**PROBLEM TO WORK ON:**
An exact restatement of the records below is expected.

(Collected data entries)
++++++
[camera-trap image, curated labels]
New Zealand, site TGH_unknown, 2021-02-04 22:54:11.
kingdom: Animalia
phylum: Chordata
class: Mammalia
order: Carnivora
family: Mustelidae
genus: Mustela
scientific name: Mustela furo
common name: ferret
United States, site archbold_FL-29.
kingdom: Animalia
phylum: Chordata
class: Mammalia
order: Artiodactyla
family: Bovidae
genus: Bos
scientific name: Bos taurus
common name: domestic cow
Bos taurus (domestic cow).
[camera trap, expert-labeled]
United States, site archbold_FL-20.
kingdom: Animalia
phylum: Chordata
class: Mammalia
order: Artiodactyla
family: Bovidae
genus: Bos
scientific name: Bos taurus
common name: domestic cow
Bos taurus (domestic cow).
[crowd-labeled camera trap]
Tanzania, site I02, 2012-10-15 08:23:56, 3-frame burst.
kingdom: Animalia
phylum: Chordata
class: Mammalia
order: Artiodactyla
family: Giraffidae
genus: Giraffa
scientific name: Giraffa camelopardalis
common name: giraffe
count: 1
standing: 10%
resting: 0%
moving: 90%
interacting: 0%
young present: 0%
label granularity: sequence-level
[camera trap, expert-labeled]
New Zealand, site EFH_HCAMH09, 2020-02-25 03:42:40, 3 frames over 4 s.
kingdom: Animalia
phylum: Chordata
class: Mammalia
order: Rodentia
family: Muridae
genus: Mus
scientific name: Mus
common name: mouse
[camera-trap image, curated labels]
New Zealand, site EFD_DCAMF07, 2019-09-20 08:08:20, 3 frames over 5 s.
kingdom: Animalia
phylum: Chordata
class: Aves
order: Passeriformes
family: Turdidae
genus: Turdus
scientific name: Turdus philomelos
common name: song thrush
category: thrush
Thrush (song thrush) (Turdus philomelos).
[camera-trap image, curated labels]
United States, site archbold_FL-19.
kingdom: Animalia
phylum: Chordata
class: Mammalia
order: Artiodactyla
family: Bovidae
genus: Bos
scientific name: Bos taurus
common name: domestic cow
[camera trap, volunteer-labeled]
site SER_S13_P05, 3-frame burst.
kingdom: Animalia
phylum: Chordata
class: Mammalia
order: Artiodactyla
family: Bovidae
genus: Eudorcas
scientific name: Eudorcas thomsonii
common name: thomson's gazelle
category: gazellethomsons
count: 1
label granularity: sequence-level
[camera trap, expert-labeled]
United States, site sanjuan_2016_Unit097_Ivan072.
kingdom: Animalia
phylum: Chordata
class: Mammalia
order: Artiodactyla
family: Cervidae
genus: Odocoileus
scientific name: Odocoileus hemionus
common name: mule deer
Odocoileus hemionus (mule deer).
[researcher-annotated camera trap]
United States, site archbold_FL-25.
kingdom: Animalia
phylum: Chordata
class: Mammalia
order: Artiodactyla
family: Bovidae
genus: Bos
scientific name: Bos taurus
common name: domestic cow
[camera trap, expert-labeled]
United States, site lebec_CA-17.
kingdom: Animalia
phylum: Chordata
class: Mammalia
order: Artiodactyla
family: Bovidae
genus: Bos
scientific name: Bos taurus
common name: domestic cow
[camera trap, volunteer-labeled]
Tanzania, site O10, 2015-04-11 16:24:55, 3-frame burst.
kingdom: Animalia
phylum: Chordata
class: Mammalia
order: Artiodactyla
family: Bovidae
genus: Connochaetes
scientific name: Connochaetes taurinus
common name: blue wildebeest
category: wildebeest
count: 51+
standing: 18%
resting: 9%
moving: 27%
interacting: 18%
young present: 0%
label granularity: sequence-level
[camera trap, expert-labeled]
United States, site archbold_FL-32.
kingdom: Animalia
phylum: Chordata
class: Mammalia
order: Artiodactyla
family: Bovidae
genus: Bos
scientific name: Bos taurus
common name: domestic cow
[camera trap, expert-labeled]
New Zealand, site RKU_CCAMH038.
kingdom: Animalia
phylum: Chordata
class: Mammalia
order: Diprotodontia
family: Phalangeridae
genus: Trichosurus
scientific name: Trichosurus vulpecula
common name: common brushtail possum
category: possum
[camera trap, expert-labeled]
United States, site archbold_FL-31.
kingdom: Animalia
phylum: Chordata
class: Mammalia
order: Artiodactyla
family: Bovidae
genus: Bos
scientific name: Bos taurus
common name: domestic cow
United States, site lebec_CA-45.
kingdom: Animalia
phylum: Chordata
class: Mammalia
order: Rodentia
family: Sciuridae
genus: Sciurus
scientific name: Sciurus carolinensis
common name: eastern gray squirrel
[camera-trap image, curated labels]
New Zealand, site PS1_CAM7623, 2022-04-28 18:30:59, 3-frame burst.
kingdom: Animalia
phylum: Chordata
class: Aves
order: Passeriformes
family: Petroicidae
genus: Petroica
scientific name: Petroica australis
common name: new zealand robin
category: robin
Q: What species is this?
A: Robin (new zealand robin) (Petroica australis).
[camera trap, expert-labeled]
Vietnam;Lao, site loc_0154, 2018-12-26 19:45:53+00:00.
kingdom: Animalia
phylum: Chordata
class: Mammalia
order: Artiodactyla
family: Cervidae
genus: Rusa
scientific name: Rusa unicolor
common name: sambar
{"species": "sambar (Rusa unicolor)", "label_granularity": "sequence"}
++++++
**RESPONSE FOR THIS EXERCISE:**
[camera-trap image, curated labels]
New Zealand, site TGH_unknown, 2021-02-04 22:54:11.
kingdom: Animalia
phylum: Chordata
class: Mammalia
order: Carnivora
family: Mustelidae
genus: Mustela
scientific name: Mustela furo
common name: ferret
United States, site archbold_FL-29.
kingdom: Animalia
phylum: Chordata
class: Mammalia
order: Artiodactyla
family: Bovidae
genus: Bos
scientific name: Bos taurus
common name: domestic cow
Bos taurus (domestic cow).
[camera trap, expert-labeled]
United States, site archbold_FL-20.
kingdom: Animalia
phylum: Chordata
class: Mammalia
order: Artiodactyla
family: Bovidae
genus: Bos
scientific name: Bos taurus
common name: domestic cow
Bos taurus (domestic cow).
[crowd-labeled camera trap]
Tanzania, site I02, 2012-10-15 08:23:56, 3-frame burst.
kingdom: Animalia
phylum: Chordata
class: Mammalia
order: Artiodactyla
family: Giraffidae
genus: Giraffa
scientific name: Giraffa camelopardalis
common name: giraffe
count: 1
standing: 10%
resting: 0%
moving: 90%
interacting: 0%
young present: 0%
label granularity: sequence-level
[camera trap, expert-labeled]
New Zealand, site EFH_HCAMH09, 2020-02-25 03:42:40, 3 frames over 4 s.
kingdom: Animalia
phylum: Chordata
class: Mammalia
order: Rodentia
family: Muridae
genus: Mus
scientific name: Mus
common name: mouse
[camera-trap image, curated labels]
New Zealand, site EFD_DCAMF07, 2019-09-20 08:08:20, 3 frames over 5 s.
kingdom: Animalia
phylum: Chordata
class: Aves
order: Passeriformes
family: Turdidae
genus: Turdus
scientific name: Turdus philomelos
common name: song thrush
category: thrush
Thrush (song thrush) (Turdus philomelos).
[camera-trap image, curated labels]
United States, site archbold_FL-19.
kingdom: Animalia
phylum: Chordata
class: Mammalia
order: Artiodactyla
family: Bovidae
genus: Bos
scientific name: Bos taurus
common name: domestic cow
[camera trap, volunteer-labeled]
site SER_S13_P05, 3-frame burst.
kingdom: Animalia
phylum: Chordata
class: Mammalia
order: Artiodactyla
family: Bovidae
genus: Eudorcas
scientific name: Eudorcas thomsonii
common name: thomson's gazelle
category: gazellethomsons
count: 1
label granularity: sequence-level
[camera trap, expert-labeled]
United States, site sanjuan_2016_Unit097_Ivan072.
kingdom: Animalia
phylum: Chordata
class: Mammalia
order: Artiodactyla
family: Cervidae
genus: Odocoileus
scientific name: Odocoileus hemionus
common name: mule deer
Odocoileus hemionus (mule deer).
[researcher-annotated camera trap]
United States, site archbold_FL-25.
kingdom: Animalia
phylum: Chordata
class: Mammalia
order: Artiodactyla
family: Bovidae
genus: Bos
scientific name: Bos taurus
common name: domestic cow
[camera trap, expert-labeled]
United States, site lebec_CA-17.
kingdom: Animalia
phylum: Chordata
class: Mammalia
order: Artiodactyla
family: Bovidae
genus: Bos
scientific name: Bos taurus
common name: domestic cow
[camera trap, volunteer-labeled]
Tanzania, site O10, 2015-04-11 16:24:55, 3-frame burst.
kingdom: Animalia
phylum: Chordata
class: Mammalia
order: Artiodactyla
family: Bovidae
genus: Connochaetes
scientific name: Connochaetes taurinus
common name: blue wildebeest
category: wildebeest
count: 51+
standing: 18%
resting: 9%
moving: 27%
interacting: 18%
young present: 0%
label granularity: sequence-level
[camera trap, expert-labeled]
United States, site archbold_FL-32.
kingdom: Animalia
phylum: Chordata
class: Mammalia
order: Artiodactyla
family: Bovidae
genus: Bos
scientific name: Bos taurus
common name: domestic cow
[camera trap, expert-labeled]
New Zealand, site RKU_CCAMH038.
kingdom: Animalia
phylum: Chordata
class: Mammalia
order: Diprotodontia
family: Phalangeridae
genus: Trichosurus
scientific name: Trichosurus vulpecula
common name: common brushtail possum
category: possum
[camera trap, expert-labeled]
United States, site archbold_FL-31.
kingdom: Animalia
phylum: Chordata
class: Mammalia
order: Artiodactyla
family: Bovidae
genus: Bos
scientific name: Bos taurus
common name: domestic cow
United States, site lebec_CA-45.
kingdom: Animalia
phylum: Chordata
class: Mammalia
order: Rodentia
family: Sciuridae
genus: Sciurus
scientific name: Sciurus carolinensis
common name: eastern gray squirrel
[camera-trap image, curated labels]
New Zealand, site PS1_CAM7623, 2022-04-28 18:30:59, 3-frame burst.
kingdom: Animalia
phylum: Chordata
class: Aves
order: Passeriformes
family: Petroicidae
genus: Petroica
scientific name: Petroica australis
common name: new zealand robin
category: robin
Q: What species is this?
A: Robin (new zealand robin) (Petroica australis).
[camera trap, expert-labeled]
Vietnam;Lao, site loc_0154, 2018-12-26 19:45:53+00:00.
kingdom: Animalia
phylum: Chordata
class: Mammalia
order: Artiodactyla
family: Cervidae
genus: Rusa
scientific name: Rusa unicolor
common name: sambar
{"species": "sambar (Rusa unicolor)", "label_granularity": "sequence"}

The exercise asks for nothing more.